Photo by George Lloyd
While Von’s love of craftsmanship signals a return to traditional Japanese building techniques, the substance of his ideas owes more to Sigmund Freud and Carl Jung than to traditional designs. “My work is more about dreams; it begins at a deeper level,” he says.
Photo by George Lloyd
He is also inspired by Hinduism and esoteric Buddhism. It was Buddhism that inspired him to change his name to Von Jour Caux in 1974. Pronounced ‘bon-juko,’ Von means ‘Brahma’, Jour means ‘cause for joy,’ and Caux means ‘rope.’ The rope, dangling “between this world and the next,” has shamanistic connotations, he says.
Photo by George Lloyd
Von was born Toshiro Tanaka in Asakusa, Tokyo in 1934. He grew up in the old geisha quarter of Kagurazaka, a hillside neighbourhood of narrow alleys where a child's imagination could blossom. “I was immersed in Edo culture. Bishamon temple and the local shrines were my playgrounds,” he recalls.
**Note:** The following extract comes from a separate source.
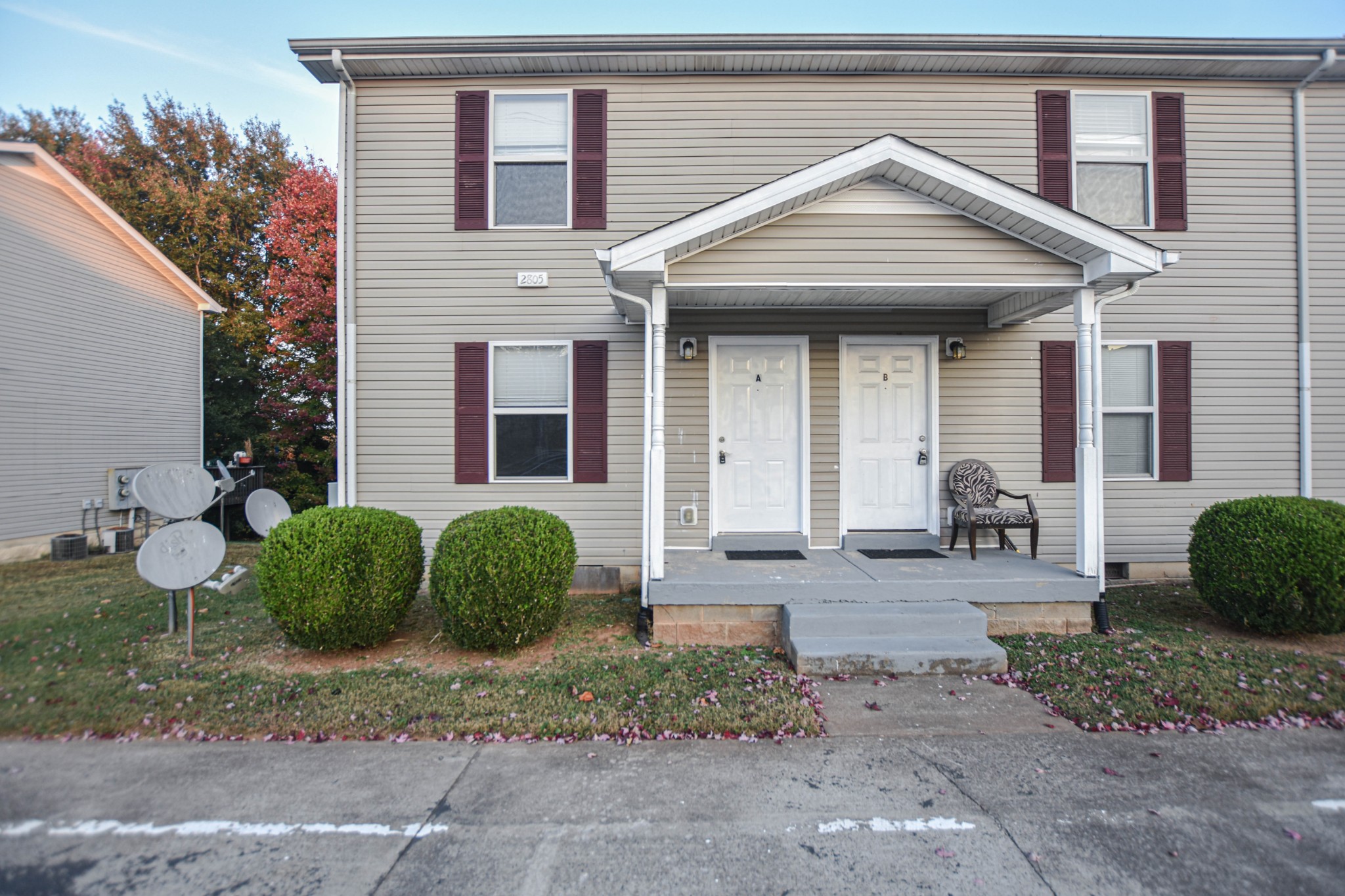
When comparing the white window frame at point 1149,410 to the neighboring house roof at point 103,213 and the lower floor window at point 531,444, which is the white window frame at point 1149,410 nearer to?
the lower floor window at point 531,444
Von first witnessed “the fragility of so-called reality,” when American bombers dropped incendiary bombs over Tokyo one night in 1945 and Kagurazaka went up in flames. “I poured water over my head and, holding my aunt's hand, I raced between the walls of fire. When we reached safety, I was completely dry. Inochi - a person's life - is suspended on a slender rope,” he says.
Photo by George Lloyd
His embrace of surrealistic architecture was late in coming. Like many of his peers, he started out with an interest in the clean lines and prim functionality of the International Style pioneered by Mies van der Rohe. In 1962, he travelled penniless to Chicago in search of the man himself. Though he did not study under the modernist leader, he studied painting, sculpture, and arts and crafts at Chicago’s School of Art Institute. Later, he landed a more prosaic job as a bathroom and kitchen designer for House and Garden magazine.
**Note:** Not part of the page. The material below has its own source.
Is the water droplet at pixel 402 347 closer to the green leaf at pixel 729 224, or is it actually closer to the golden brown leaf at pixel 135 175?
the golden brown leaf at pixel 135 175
He stayed in the U.S. until 1964. Thereafter, he returned to Tokyo and established Von Architects, going on to design a wide variety of houses, apartment buildings, offices and resorts. It was this immersion in the day to day life of a working architect that caused him to throw off the shackles of convention in 1974 and pursue a more idiosyncratic approach.
Photo by George Lloyd
But reviving Antoni Gaudi's approach to designing buildings was far from easy. Most of Von’s projects have been for low to middle-income housing, privately developed but financed through the public housing lending authority. That has meant tight fiscal restraints. The Catalan’s traditionalism and revival of comatose European craftsmanship were all very well but applying them was beyond the budget of most of Von’s clients.
Photo by George Lloyd
Lacking the patronage by powerful families and the Catholic Church that allowed Gaudi to experiment with expensive decorative elements, he had to compromise and become more inventive. He had some materials, like terracotta roof tiles, imported from Europe, but most were produced in Japan, where his troupe of craftsmen adapted industrial methods to keep costs down. For example, he was able to reproduce the sculpted stonework that adorns so many European buildings by pouring concrete into carefully created moulds.
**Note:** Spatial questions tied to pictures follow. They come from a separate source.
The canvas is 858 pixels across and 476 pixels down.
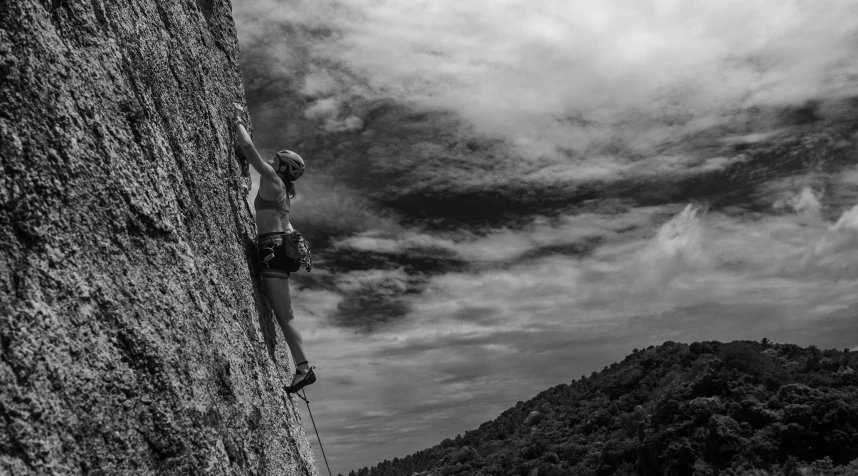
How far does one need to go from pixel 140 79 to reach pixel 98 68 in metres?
0.71

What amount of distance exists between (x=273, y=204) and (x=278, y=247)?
603 mm

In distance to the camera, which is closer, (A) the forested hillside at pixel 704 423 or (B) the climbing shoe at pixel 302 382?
(B) the climbing shoe at pixel 302 382

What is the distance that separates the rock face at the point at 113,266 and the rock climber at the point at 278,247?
3.42 ft

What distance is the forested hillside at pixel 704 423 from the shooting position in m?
35.8

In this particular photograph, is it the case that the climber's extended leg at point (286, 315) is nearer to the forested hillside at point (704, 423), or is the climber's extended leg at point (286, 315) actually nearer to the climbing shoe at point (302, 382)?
the climbing shoe at point (302, 382)

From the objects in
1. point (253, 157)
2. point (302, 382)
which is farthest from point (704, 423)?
point (253, 157)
Von is proud to say that his team always stayed within budget and met their deadlines. But ultimately, the only way they were able to realise their visions was for all concerned to work for next to nothing – a thought worth bearing in mind next time you pass what is probably Tokyo’s most extravagant, otherworldly piece of architecture.
Waseda El Dorado is a four-minute walk from Waseda station, which is on the Tozai line.